Ks. Henryk bywał także w Bielsku-Białej. Kiedy tu ze Lwowa przeprowadził się jego brat Ksawery, lekarz pediatra, odwiedzał go, a Msze św. sprawował w tajemnicy w kościele Trójcy Przenajświętszej. Jak wielką tajemnicą były jego święcenia świadczy fakt, że jego brat dowiedział się, że Henryk jest księdzem dopiero w 1983 r.

- Pozostał wierny Chrystusowi mimo niesprzyjających czasów, aż do końca - mówił ks. Waligóra. - Między nami jest wielu takich ludzi jak św. Walenty - wiernych mimo wszystko.

Relikwiarz św. Walentego z lipnickiej parafii Narodzenia NMP.   Relikwiarz św. Walentego z lipnickiej parafii Narodzenia NMP.
Urszula Rogólska /Foto Gość

Ks. Jacek krótko podzielił się także swoją pracą duszpasterską na Ukrainie. Jego parafia w Haliczu liczy siedem osób, w Jezupolu - dwanaście. 180 km dalej czuwa nad remontem kościoła, który ma zostać otwarty we wrześniu br.
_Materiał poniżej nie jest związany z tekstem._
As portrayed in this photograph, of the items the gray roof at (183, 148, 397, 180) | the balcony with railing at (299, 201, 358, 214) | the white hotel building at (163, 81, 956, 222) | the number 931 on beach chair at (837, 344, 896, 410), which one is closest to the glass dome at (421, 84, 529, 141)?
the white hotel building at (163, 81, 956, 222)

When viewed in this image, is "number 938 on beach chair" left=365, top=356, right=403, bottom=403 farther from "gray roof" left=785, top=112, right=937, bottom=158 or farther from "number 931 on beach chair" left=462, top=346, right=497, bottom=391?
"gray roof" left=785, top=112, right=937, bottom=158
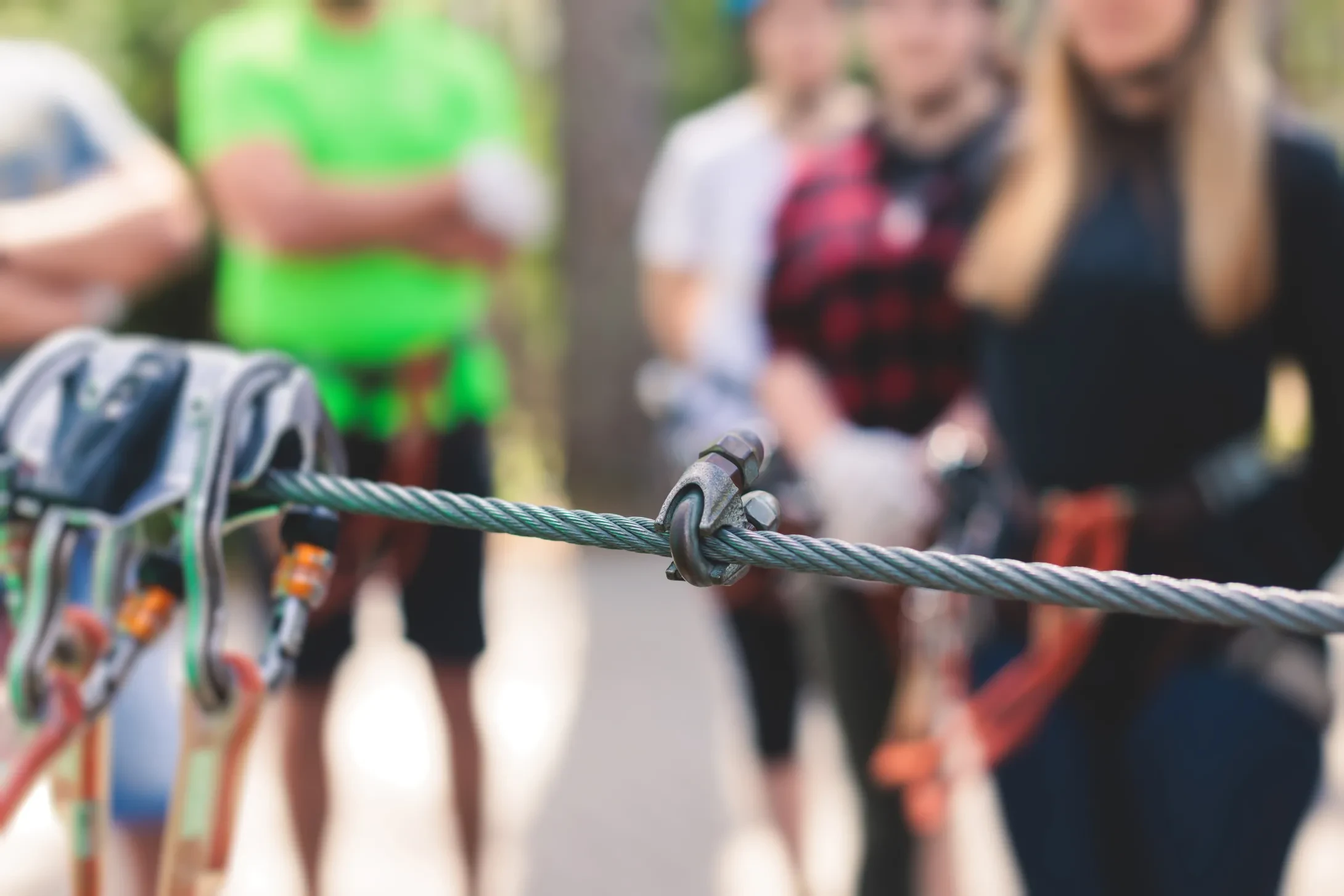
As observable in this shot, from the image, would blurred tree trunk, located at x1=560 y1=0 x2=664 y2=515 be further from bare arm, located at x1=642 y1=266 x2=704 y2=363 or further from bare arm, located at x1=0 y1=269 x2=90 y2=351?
bare arm, located at x1=0 y1=269 x2=90 y2=351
Pomoc materialna i ofiary, które przekazują mu Polacy, służy nie tylko pracom remontowym, ale przede wszystkim pomocy coraz starszym parafianom, zwłaszcza w zakupie leków. Każda pierwsza sobota miesiąca jest z kolei dla nich szczególnym dniem modlitwy za dobroczyńców.
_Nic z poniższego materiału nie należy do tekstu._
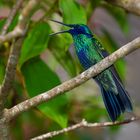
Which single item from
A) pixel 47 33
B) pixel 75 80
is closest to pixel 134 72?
pixel 47 33

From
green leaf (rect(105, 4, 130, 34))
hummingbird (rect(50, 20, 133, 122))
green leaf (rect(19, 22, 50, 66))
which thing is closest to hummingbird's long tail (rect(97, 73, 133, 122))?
hummingbird (rect(50, 20, 133, 122))

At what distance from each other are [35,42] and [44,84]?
12 cm

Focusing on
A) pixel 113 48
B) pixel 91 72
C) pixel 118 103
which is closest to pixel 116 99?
pixel 118 103

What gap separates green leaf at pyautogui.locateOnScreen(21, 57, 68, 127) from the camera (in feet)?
4.35

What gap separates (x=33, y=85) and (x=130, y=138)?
2.18 metres

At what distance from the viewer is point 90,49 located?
1.13 meters

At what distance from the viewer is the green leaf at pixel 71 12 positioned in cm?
126

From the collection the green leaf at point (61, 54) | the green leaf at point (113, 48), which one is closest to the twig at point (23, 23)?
the green leaf at point (61, 54)

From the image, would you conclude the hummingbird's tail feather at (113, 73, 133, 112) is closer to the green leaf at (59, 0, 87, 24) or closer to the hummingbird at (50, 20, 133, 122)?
the hummingbird at (50, 20, 133, 122)

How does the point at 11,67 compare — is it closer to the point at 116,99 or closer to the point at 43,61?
the point at 116,99

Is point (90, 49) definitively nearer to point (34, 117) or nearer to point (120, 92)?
point (120, 92)

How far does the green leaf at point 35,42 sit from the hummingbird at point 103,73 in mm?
217

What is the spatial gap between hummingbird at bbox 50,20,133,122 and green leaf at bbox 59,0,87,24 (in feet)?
0.45

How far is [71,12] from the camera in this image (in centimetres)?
127
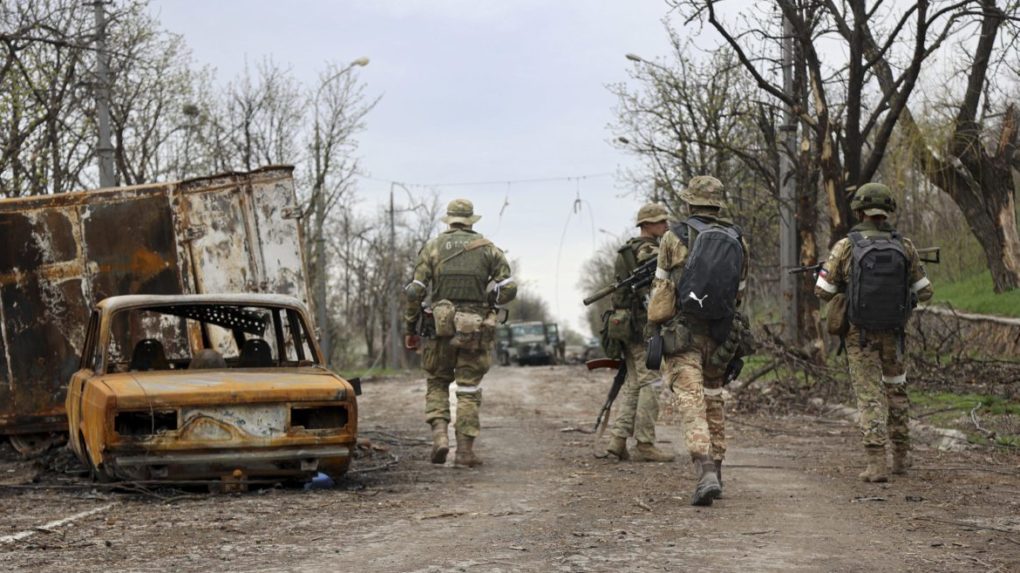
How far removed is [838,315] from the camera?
9219 mm

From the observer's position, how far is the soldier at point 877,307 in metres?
8.88

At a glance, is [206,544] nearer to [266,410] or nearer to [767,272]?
[266,410]

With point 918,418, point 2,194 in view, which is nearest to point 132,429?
point 918,418

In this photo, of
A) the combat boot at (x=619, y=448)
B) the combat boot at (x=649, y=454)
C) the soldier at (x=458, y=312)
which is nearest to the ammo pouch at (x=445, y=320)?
the soldier at (x=458, y=312)

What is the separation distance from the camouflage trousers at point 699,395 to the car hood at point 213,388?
2121 millimetres

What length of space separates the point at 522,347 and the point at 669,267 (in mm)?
55902

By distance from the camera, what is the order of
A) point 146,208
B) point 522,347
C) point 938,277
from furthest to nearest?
point 522,347 < point 938,277 < point 146,208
- Duża parafia na Ukrainie to 50, 100 osób. Ktoś zapyta, po co tam być dla tych siedmiu czy dwunastu… Bo tak realizuje się Ewangelię o pasterzu i jednej owcy… - mówił ks. Waligóra.

Podzielił się także tym, jak jego parafianie odbierają obecną sytuację napięcia politycznego i zagrożenia wojną. - Sytuacja jest bardzo trudna i pozostaje nam tylko modlitwa o pokój. Modlimy się o to w naszych kościołach. Osiem lat temu nikt nie wierzył, że coś może się stać, jednak się stało… Ukraina utraciła Krym. Dzisiaj jest strach, nie ma co temu zaprzeczać. Jest strach, ale jest i modlitwa - zakończył ks. Jacek, dodając: - Niech św. Walenty, wasz patron, wyprasza wam potrzebne łaski, a zwłaszcza łaskę prawdziwej, czystej miłości.

Po Mszy św. każdy mógł uczcić obecne w parafii relikwie św. Walentego, ustawione na dedykowanym mu ołtarzu bocznym.